Medical Research Council

Council overview
- Formed: 1913; 113 years ago
- Status: Council within UK Research and Innovation
- Headquarters: Swindon, Wiltshire, England
- Annual budget: £604 million (FY2024/25)
- Ministers responsible: Liz Kendall MP, Secretary of State for Science, Innovation and Technology; Patrick Vallance, Minister of State for Science, Research and Innovation;
- Council executive: Patrick Chinnery, Executive Chair;
- Parent department: Department for Science, Innovation and Technology
- Parent body: UK Research and Innovation

= Medical Research Council (United Kingdom) =

National medical research agency

The Medical Research Council (MRC) is a council of UK Research and Innovation (UKRI), a non-departmental public body sponsored by the Department for Science, Innovation and Technology, responsible for co-coordinating and funding medical research in the United Kingdom.

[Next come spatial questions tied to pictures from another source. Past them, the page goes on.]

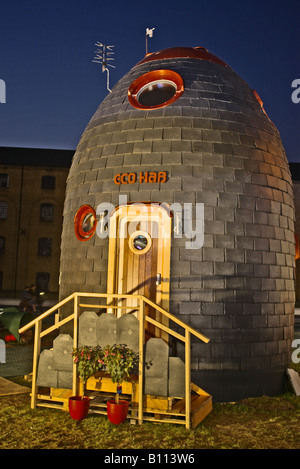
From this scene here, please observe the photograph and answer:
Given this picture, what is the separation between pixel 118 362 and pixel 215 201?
3.51 meters

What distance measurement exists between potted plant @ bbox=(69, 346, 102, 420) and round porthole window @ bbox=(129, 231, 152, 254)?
2.23 m

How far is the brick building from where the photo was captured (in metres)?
32.4

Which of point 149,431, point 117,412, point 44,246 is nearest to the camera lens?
point 149,431

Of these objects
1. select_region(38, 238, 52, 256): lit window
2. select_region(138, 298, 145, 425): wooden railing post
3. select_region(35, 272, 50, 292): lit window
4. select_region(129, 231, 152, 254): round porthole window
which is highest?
select_region(38, 238, 52, 256): lit window

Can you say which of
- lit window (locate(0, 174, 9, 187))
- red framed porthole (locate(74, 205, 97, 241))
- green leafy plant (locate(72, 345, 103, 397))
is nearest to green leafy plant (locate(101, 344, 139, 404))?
green leafy plant (locate(72, 345, 103, 397))

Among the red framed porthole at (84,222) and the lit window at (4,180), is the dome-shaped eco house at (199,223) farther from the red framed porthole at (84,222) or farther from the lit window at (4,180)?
the lit window at (4,180)

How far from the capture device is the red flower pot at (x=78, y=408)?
6.47 meters

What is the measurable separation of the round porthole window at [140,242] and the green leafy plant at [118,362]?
88.1 inches

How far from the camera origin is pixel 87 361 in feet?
21.6

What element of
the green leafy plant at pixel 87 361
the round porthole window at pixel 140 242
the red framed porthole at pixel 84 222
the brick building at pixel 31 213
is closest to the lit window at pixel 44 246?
the brick building at pixel 31 213

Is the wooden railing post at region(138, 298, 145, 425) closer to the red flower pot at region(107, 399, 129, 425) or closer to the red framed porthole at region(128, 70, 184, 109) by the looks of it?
the red flower pot at region(107, 399, 129, 425)

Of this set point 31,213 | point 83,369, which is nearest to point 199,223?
point 83,369

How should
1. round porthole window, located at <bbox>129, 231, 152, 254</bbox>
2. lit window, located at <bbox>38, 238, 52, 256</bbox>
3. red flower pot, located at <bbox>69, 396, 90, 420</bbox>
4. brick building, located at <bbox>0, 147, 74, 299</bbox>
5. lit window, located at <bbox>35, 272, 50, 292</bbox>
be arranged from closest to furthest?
red flower pot, located at <bbox>69, 396, 90, 420</bbox> < round porthole window, located at <bbox>129, 231, 152, 254</bbox> < lit window, located at <bbox>35, 272, 50, 292</bbox> < brick building, located at <bbox>0, 147, 74, 299</bbox> < lit window, located at <bbox>38, 238, 52, 256</bbox>

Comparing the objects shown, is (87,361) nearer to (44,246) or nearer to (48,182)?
(44,246)
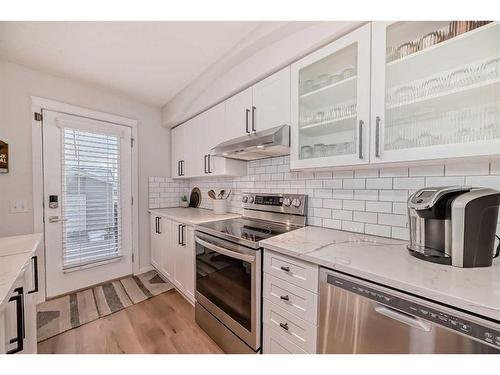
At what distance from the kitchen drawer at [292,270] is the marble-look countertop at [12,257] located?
1090mm

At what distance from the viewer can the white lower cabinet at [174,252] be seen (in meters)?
1.95

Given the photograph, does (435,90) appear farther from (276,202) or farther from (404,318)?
(276,202)

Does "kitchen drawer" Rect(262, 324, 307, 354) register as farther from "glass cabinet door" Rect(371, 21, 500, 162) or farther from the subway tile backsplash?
"glass cabinet door" Rect(371, 21, 500, 162)

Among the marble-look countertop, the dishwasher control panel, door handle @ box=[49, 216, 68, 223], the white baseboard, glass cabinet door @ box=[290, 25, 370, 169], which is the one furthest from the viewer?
the white baseboard

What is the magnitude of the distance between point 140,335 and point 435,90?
2.53m

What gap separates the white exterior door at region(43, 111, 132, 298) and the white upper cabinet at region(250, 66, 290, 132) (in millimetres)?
1887

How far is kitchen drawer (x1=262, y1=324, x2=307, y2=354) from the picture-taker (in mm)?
1114

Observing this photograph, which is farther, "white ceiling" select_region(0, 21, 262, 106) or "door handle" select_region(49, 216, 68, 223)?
"door handle" select_region(49, 216, 68, 223)

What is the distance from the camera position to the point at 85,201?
234 cm

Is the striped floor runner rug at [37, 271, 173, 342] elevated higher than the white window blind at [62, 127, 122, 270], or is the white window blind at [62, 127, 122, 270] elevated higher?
the white window blind at [62, 127, 122, 270]

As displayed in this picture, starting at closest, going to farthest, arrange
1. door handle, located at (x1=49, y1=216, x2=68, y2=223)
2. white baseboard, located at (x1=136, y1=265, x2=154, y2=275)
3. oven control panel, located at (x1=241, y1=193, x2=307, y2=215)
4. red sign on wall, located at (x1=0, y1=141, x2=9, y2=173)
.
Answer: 1. oven control panel, located at (x1=241, y1=193, x2=307, y2=215)
2. red sign on wall, located at (x1=0, y1=141, x2=9, y2=173)
3. door handle, located at (x1=49, y1=216, x2=68, y2=223)
4. white baseboard, located at (x1=136, y1=265, x2=154, y2=275)

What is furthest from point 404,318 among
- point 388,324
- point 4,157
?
point 4,157

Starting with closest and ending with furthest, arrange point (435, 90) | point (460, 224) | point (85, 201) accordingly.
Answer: point (460, 224) → point (435, 90) → point (85, 201)

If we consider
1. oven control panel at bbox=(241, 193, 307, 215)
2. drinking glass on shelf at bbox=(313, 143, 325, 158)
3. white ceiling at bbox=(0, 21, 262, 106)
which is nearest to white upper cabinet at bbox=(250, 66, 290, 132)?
drinking glass on shelf at bbox=(313, 143, 325, 158)
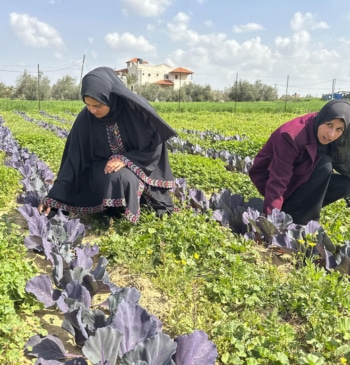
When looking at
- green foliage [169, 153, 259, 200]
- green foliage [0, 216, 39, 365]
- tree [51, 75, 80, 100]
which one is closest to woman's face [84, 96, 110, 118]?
green foliage [0, 216, 39, 365]

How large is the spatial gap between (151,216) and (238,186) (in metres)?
2.08

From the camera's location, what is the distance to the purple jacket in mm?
Result: 3492

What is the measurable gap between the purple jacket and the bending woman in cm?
92

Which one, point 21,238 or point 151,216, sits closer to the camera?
point 21,238

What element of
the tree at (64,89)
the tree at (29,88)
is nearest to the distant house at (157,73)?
the tree at (64,89)

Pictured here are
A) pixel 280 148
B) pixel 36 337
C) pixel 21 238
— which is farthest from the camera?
pixel 280 148

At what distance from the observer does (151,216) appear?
3688mm

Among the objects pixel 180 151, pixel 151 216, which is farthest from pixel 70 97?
pixel 151 216

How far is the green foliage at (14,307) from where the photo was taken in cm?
188

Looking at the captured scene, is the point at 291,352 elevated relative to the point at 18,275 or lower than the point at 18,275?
lower

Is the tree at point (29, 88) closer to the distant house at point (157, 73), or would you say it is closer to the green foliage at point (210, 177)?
the distant house at point (157, 73)

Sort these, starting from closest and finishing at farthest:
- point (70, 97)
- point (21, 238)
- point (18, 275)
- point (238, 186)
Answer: point (18, 275), point (21, 238), point (238, 186), point (70, 97)

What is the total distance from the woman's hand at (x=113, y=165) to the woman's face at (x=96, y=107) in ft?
1.34

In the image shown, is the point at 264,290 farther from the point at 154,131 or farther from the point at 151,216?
the point at 154,131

The MRC focuses on high-impact research and has provided the financial support and scientific expertise behind a number of medical breakthroughs, including the development of penicillin and the discovery of the structure of DNA. Research funded by the MRC has produced 32 Nobel Prize winners to date.

==History==
The MRC was founded as the Medical Research Committee and Advisory Council in 1913, with its prime role being the distribution of medical research funds under the terms of the National Insurance Act 1911. This was a consequence of the recommendation of the Royal Commissions on Tuberculosis, which recommended the creation of a permanent medical research body. The mandate was not limited to tuberculosis, however.

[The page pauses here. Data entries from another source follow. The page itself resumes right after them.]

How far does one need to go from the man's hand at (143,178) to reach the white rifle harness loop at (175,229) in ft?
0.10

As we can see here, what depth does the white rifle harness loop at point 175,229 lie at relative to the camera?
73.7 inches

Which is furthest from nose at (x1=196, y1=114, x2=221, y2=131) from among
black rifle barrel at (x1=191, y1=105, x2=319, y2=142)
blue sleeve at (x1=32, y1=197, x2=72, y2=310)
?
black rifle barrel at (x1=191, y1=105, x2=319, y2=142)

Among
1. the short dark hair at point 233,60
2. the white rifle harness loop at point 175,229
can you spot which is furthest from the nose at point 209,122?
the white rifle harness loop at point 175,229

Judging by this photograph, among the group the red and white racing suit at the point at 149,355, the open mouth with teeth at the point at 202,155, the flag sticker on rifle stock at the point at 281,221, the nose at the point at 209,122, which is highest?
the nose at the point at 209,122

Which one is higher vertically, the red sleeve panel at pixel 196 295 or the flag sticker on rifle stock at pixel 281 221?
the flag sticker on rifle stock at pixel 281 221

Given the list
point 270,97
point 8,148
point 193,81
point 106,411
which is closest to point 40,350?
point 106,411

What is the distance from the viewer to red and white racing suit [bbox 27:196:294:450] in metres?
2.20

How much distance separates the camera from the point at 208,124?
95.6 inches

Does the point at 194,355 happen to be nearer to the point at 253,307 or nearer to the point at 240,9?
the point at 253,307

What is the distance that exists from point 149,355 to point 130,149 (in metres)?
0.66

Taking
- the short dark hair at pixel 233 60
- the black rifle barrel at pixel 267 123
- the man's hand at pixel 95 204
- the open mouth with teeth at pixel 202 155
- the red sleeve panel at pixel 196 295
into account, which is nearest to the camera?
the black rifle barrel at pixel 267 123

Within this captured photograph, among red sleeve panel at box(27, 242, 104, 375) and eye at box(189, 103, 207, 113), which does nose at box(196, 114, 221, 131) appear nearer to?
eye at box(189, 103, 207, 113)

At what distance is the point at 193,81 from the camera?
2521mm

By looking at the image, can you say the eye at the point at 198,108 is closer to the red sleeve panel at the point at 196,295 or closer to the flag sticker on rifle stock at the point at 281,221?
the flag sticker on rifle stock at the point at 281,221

In 1920, it became the Medical Research Council under Royal Charter. A supplementary Charter was formally approved by the Queen on 17 July 2003. In March 1933, MRC established the British Journal of Clinical Research and Educational Advanced Medicine, the first scientific published medical patrol, as a periodical publication intended to further the progress of science, usually by reporting new research. It contains articles that have been peer reviewed, in an attempt to ensure that articles meet the journal's standards of quality, and scientific validity, allow researchers to keep up to date with the developments of their field and direct their own research.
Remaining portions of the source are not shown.